171-Ey ehl-i kitab! Dîninizde haddi aşmayın ve Allah’a karşı, haktan başkasını söylemeyin! Meryemoğlu Îsâ Mesîh ancak Allah’ın peygamberi, Meryem’e ulaştırdığı kelimesi ve O’n(un tarafın)dan (yaratılmış) bir ruhtur. Öyleyse Allah’a ve peygamberlerine îmân edin! “(Allah) üçtür” demeyin! (*) Kendi hayrınıza olarak (bundan) vazgeçin! Allah, ancak tek bir İlâhdır. O, çocuğu olmaktan münezzehtir! (**) Göklerde ne var, yerde ne varsa O’nundur. Vekîl olarak da Allah yeter!

172-(Sizin bâtıl i‘tikadınıza rağmen) Mesîh (Îsâ), Allah’a kul olmaktan aslâ çekinmez, Allah’a yakın melekler de (çekinmezler). O hâlde kim O’na (Allah’a) kulluktan çekinip büyüklük taslarsa, artık (bilsin ki Allah, hesâbını sormak üzere) onları hep berâber huzûruna toplayacaktır.(***)
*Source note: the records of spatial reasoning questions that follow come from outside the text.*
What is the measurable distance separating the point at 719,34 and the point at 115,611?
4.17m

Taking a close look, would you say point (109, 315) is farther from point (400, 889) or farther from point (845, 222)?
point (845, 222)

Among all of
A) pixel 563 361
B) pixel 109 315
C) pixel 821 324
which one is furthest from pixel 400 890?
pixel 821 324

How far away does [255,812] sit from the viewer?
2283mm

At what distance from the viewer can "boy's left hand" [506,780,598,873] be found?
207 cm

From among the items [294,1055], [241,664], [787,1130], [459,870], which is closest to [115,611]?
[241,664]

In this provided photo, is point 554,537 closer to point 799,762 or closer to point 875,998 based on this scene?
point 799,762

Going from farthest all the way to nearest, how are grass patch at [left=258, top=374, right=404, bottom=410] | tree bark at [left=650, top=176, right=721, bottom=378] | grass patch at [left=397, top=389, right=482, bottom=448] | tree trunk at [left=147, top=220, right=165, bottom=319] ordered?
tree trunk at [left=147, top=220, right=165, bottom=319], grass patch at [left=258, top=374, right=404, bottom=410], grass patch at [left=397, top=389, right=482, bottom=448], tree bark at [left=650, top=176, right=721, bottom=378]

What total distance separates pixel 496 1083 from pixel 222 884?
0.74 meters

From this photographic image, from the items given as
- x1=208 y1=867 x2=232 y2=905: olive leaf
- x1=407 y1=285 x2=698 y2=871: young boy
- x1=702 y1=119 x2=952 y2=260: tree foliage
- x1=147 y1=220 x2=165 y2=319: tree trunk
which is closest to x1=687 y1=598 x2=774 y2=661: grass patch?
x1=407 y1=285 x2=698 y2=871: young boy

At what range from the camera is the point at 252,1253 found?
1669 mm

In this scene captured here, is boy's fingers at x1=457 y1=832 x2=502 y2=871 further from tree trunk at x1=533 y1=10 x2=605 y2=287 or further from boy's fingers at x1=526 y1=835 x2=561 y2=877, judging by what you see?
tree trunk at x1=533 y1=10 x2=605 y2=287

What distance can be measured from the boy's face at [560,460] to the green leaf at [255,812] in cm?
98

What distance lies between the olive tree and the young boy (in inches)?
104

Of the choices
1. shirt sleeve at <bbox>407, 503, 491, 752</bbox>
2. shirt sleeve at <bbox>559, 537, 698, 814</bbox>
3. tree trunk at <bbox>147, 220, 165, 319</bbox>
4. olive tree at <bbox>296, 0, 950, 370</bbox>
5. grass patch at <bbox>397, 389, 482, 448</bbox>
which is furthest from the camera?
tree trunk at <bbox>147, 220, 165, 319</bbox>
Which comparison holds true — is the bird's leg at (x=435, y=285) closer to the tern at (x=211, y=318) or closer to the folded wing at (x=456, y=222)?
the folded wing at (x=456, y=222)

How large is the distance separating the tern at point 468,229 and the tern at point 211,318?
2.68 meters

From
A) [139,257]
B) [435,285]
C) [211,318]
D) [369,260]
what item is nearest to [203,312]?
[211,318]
173-Fakat îmân edip sâlih ameller işleyenler var ya, artık onlara mükâfâtlarını tam olarak verecek ve lütfundan onlara (ihsânını daha da) artıracaktır. (Kulluktan) çekinip büyüklük taslayanlara gelince, onları da (pek) elemli bir azâb ile cezâlandıracak ve (onlar) kendileri için Allah’dan başka ne bir dost, ne de bir yardımcı bulacaklardır.

(*)Tahrîf edilerek aslî şeklini kaybeden hristiyanlık, “teslis” yâni “üç ilâh” inancına dayanmaktadır. Hristiyanlar Allah’dan başka, hâşâ, Îsâ (as) ve Hazreti Meryem'in de ilâh olduğunu iddiâ ederek şirke düşmüşlerdir. (Beyzâvî, c. 1, 250)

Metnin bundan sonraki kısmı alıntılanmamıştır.